While it might be easy when you’re feeling too busy to throw in the towel and forget about self-education, this approach is short sighted and could stop you from achieving long-term goals.
We’re all busy people, especially as the end of the year gets closer, so we have taken the hard work out of finding quality content on leadership for you.
If this sounds like you, instead of giving up entirely, why not commit 25 minutes a day to watching a TED Talk? Something you can easily achieve on your commute, at the gym (if you download the podcast version) or instead of watching television in the evening.
Here’s Our Top 8 Must-Watch TED Talks on Leadership
With profound simplicity, Coach John Wooden redefines success and urges us all to pursue the best in ourselves. In this inspiring talk he shares the advice he gave his players at UCLA, quotes poetry and remembers his father’s wisdom.
Often considered the holy grail of TED Talks on leadership, this is a must-watch for any leader or aspiring leader. Throughout this compelling talk, Simon Sinek presents a simple but powerful model for inspirational leadership – starting with a golden circle and the question “Why?” His examples include Apple, Martin Luther King, and the Wright brothers …
What’s the secret to unlocking the creativity hidden inside your daily work, and giving every great idea a chance? Harvard professor Linda Hill, co-author of “Collective Genius,” has studied some of the world’s most creative companies to come up with a set of tools and tactics to keep great ideas flowing — from everyone in the company, not just the designated “creatives.”
As the former Chief Operating Officer of Delta, Jim Whitehurst thought he knew the rules for how to lead. “I thought I was the person ultimately responsible for solving the problems facing my organization. I was the one who was supposed to bring order and structure,” he says. His world was turned upside down when he left Delta to become CEO of Red Hat, an open-source software company. Whitehurst shares what he learned when he took this leap of faith and joined a company unlike any he’d ever seen.

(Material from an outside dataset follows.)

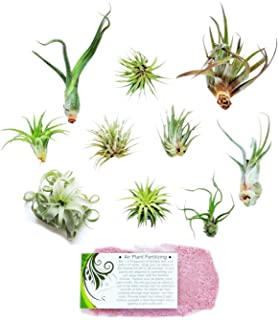 brachycaulos air plant care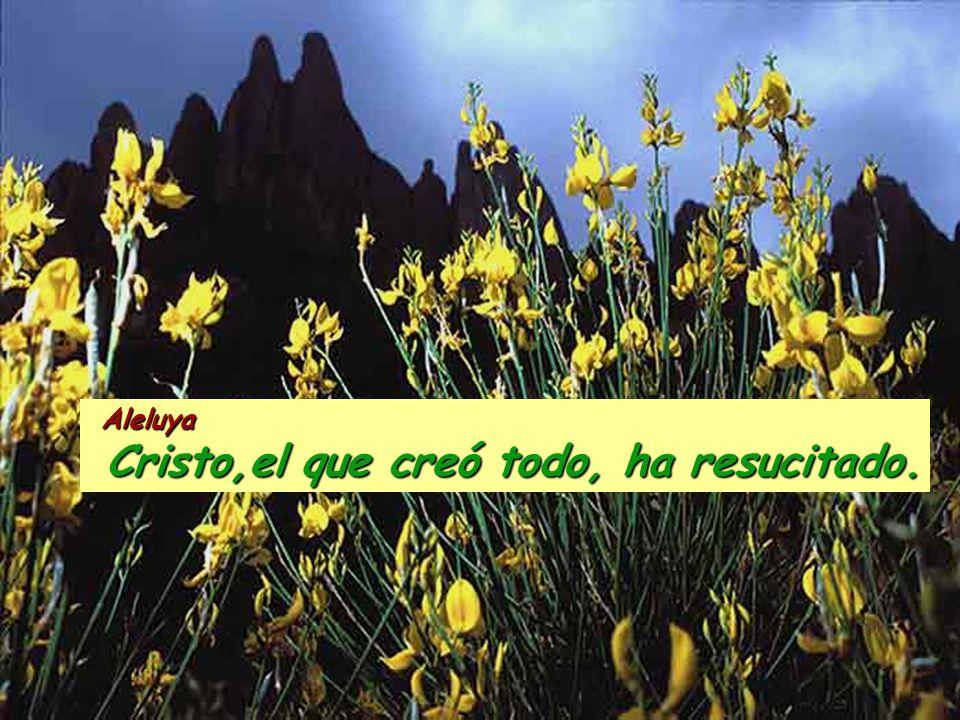Cristo,el que creó todo, ha resucitado.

Drawing upon both her military and corporate careers, Rach Ranton explores a central principle in group dynamics: If we all know what we’re trying to accomplish, it doesn’t matter exactly how we get there. Armed with a stockpile of lessons, she encourages leaders to adopt the best practices of a well-oiled unit. Ranton asks: If you as a leader were absent from the scene, would your team still know what to do … and why they were doing it?

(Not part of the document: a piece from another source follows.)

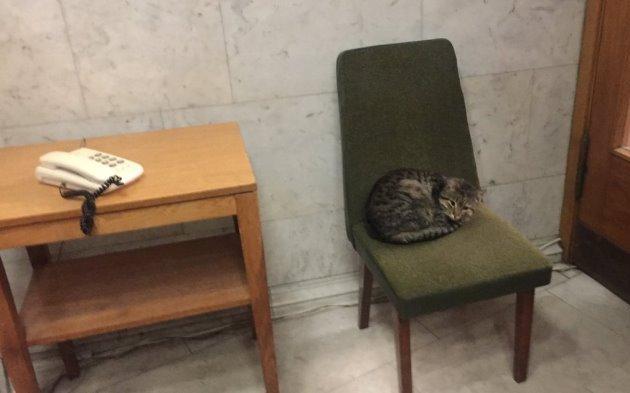 МИД взял на работу кота: фото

Facebook COO Sheryl Sandberg looks at why a smaller percentage of women than men reach the top of their professions — and offers 3 powerful pieces of advice to women aiming for the C-suite.

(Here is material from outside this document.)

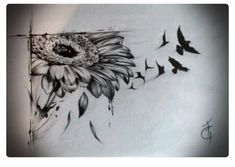 Flower  to Birds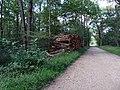 Balade en Forêt de Verrières le 20 août 2017 - 014.jpg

What makes a great leader? Management theorist Simon Sinek suggests, it’s someone who makes their employees feel secure, who draws staffers into a circle of trust. But creating trust and safety — especially in an uneven economy — means taking on big responsibility.
We have all changed someone’s life — usually without even realizing it. In this funny talk, Drew Dudley calls on all of us to celebrate leadership as the everyday act of improving each other’s lives.